Maximising interior light
Sometimes the problem isn’t that a space is small, but that it’s dark, creating a sense of being closed in. If your room is facing the right way, installing a bigger window could go a long way to brightening up a gloomy space. But what if structural changes are out of the question?
Here’s where your interior decor comes in. Pale, natural finishes for flooring, skirting, countertops, windowsills and furniture reflect more light from their surroundings, brightening up the ambience in the room.
Similarly, lighter, natural fabrics for curtains will give you adequate privacy whilst allowing diffused light to pass through. If light-blocking curtains are an absolute must for night time, consider layering them with sheer, lightweight curtains for use during the day.
When dividing a room, choose screens in transparent or translucent materials like glass or paper. Alternatively, shelves with no backing can perform the dual function of providing storage and separating spaces without blocking light.
Reducing visual clutter
Rooms can seem a whole lot smaller if they’re busy and full. In this case, minimising clutter doesn’t mean giving up your possessions, but reducing the appearance of chaos. Something as simple as painting a door the same colour as the walls can help it go unnoticed, adding to the sense of space in a small area.

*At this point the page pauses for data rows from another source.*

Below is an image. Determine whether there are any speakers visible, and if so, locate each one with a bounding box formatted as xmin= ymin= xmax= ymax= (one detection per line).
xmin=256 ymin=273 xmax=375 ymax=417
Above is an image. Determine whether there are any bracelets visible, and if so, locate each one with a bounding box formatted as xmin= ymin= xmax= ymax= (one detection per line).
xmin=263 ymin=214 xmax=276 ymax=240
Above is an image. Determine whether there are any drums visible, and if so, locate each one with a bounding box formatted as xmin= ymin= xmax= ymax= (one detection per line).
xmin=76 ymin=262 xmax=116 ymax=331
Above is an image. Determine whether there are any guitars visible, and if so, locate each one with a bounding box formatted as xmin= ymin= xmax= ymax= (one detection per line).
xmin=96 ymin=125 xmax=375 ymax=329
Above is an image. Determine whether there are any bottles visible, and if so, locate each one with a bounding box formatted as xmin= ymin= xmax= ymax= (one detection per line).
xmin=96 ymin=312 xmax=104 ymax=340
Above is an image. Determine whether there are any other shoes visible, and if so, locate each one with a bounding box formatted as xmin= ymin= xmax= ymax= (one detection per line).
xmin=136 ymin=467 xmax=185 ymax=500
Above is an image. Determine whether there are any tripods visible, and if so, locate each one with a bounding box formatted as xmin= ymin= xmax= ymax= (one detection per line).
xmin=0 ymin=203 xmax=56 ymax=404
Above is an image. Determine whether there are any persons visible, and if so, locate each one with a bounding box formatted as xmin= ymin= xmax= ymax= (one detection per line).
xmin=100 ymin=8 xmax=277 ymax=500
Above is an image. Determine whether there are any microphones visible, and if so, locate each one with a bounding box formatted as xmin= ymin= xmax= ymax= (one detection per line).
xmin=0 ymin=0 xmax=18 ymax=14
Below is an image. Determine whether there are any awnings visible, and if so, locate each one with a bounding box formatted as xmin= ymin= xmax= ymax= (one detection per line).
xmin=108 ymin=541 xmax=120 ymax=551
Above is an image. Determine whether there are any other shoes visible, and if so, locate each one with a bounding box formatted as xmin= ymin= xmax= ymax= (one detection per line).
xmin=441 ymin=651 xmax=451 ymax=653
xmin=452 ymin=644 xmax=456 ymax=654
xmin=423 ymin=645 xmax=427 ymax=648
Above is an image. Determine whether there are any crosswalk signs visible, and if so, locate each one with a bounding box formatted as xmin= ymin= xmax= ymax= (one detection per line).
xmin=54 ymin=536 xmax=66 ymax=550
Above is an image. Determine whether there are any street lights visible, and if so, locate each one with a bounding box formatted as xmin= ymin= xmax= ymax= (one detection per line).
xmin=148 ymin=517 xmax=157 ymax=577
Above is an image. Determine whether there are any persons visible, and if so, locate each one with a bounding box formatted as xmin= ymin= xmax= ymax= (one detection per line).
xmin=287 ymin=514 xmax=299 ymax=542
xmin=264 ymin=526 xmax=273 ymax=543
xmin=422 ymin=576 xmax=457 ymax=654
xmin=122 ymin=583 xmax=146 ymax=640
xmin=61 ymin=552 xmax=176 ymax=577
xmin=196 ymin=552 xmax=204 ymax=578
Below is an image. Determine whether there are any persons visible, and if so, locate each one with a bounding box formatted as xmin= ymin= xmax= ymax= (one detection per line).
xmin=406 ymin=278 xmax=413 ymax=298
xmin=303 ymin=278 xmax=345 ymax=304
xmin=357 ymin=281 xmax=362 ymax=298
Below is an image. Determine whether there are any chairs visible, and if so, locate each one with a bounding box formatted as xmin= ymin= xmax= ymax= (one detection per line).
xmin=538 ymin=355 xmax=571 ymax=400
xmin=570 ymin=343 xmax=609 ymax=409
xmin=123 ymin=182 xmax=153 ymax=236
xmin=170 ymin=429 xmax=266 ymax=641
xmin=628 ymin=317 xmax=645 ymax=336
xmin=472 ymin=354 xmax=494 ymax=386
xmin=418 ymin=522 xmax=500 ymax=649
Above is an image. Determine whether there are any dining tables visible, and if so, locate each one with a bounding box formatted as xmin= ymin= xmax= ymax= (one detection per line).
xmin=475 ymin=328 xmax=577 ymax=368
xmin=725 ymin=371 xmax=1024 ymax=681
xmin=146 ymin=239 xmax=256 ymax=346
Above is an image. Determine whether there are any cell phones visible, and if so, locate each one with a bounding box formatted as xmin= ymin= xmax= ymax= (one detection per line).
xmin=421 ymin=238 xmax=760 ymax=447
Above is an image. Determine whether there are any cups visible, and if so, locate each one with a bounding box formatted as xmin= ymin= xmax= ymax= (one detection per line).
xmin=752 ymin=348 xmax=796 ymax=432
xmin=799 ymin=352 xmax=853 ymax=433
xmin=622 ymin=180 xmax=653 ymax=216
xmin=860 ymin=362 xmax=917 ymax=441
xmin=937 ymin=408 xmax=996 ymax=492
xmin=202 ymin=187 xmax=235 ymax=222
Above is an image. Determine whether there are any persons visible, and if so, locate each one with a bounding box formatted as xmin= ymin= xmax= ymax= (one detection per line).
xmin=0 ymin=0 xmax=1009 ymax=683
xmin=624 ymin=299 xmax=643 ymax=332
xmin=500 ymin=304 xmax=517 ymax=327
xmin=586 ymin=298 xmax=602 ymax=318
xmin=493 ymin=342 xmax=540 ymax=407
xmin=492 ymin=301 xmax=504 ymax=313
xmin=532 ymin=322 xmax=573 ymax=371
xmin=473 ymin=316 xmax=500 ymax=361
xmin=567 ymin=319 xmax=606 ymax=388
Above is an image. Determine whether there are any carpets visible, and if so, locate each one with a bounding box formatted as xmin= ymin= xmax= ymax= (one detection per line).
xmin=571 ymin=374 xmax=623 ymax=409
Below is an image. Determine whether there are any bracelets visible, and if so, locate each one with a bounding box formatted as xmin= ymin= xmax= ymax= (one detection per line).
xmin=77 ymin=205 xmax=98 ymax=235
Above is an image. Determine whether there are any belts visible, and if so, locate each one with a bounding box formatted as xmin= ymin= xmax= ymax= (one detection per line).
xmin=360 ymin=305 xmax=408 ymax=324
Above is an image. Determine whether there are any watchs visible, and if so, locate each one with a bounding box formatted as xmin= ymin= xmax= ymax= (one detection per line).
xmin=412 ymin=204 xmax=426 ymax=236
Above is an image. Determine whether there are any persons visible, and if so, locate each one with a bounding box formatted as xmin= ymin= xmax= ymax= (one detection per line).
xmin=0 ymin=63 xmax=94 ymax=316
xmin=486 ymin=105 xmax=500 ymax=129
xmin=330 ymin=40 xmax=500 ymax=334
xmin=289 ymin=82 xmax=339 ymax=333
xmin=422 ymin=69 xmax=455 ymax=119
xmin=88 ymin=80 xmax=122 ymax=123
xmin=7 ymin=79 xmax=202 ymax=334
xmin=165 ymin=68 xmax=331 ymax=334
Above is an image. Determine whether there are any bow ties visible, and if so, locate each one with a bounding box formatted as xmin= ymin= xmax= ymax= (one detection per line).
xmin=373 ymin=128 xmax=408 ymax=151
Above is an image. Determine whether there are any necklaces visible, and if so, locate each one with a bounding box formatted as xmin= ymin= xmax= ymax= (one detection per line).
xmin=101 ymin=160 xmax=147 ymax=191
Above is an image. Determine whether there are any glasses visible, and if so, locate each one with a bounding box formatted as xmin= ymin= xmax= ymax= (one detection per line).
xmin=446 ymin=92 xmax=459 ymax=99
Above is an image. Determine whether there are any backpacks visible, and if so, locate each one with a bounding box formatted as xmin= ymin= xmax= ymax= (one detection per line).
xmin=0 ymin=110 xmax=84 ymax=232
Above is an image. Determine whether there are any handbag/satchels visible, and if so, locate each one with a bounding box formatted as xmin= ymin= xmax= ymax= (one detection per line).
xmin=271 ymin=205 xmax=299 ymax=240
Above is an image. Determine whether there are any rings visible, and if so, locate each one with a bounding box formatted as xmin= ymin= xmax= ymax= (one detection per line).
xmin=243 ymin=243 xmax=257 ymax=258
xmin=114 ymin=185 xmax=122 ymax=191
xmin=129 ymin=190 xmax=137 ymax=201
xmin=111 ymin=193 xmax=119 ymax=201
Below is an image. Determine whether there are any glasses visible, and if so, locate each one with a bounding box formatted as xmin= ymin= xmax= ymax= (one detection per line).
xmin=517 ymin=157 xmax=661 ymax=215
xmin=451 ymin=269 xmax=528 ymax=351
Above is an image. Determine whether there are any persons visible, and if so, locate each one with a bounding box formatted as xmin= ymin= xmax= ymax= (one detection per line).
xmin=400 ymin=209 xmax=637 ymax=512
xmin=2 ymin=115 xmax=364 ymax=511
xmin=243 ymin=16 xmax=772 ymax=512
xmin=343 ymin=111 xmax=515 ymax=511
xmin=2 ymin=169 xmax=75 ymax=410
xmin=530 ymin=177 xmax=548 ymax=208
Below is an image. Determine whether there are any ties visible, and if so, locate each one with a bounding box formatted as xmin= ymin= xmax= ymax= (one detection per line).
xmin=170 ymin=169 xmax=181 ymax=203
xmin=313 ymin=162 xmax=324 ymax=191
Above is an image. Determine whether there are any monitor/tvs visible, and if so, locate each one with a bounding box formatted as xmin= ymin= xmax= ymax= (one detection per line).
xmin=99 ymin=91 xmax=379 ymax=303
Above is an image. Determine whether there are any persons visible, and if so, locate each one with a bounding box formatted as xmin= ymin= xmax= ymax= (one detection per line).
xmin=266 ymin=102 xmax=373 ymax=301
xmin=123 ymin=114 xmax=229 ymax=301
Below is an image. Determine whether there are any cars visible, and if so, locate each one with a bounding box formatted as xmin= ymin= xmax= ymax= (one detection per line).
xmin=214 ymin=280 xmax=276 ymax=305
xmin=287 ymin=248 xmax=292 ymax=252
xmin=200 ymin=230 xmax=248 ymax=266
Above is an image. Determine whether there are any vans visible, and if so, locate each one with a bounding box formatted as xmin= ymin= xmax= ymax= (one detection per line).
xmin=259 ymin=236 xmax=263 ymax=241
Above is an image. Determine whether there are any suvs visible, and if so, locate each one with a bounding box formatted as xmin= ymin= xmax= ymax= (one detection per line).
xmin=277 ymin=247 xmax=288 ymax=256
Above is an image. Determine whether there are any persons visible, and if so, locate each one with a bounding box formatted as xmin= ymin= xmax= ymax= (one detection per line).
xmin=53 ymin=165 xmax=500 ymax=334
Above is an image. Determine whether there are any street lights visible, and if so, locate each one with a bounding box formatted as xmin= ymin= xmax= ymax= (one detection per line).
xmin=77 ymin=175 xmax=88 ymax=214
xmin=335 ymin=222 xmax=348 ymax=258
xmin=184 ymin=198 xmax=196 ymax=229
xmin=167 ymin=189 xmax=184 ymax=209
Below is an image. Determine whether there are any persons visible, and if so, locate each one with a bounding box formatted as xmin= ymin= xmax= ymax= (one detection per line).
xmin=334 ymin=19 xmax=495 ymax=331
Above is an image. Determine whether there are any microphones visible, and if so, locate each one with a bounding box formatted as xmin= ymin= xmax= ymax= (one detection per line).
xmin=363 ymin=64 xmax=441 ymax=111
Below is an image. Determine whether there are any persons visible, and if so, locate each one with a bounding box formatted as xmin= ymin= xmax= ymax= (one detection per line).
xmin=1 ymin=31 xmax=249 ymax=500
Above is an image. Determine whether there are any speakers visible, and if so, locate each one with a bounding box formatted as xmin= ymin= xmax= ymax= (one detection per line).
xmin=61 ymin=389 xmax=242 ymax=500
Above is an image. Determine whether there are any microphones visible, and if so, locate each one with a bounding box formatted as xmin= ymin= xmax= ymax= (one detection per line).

Avoid big patches of intricate textures, like multicoloured mosaic tiles or large geometric carpets, as visually noisy elements can contribute a feeling of messiness. But be warned, you can go too far with this — plain, single-colour rooms won’t give you a comfortable sense of space either if they’re too stark and foreboding.
Aim for somewhere in between: start with a base of plain, light and neutral tones, and add small pops of colour and texture to add personality and life. Carefully coordinated houseplants, bright cushions, or even feature furniture will help you get the most from a small room while keeping visual noise in check.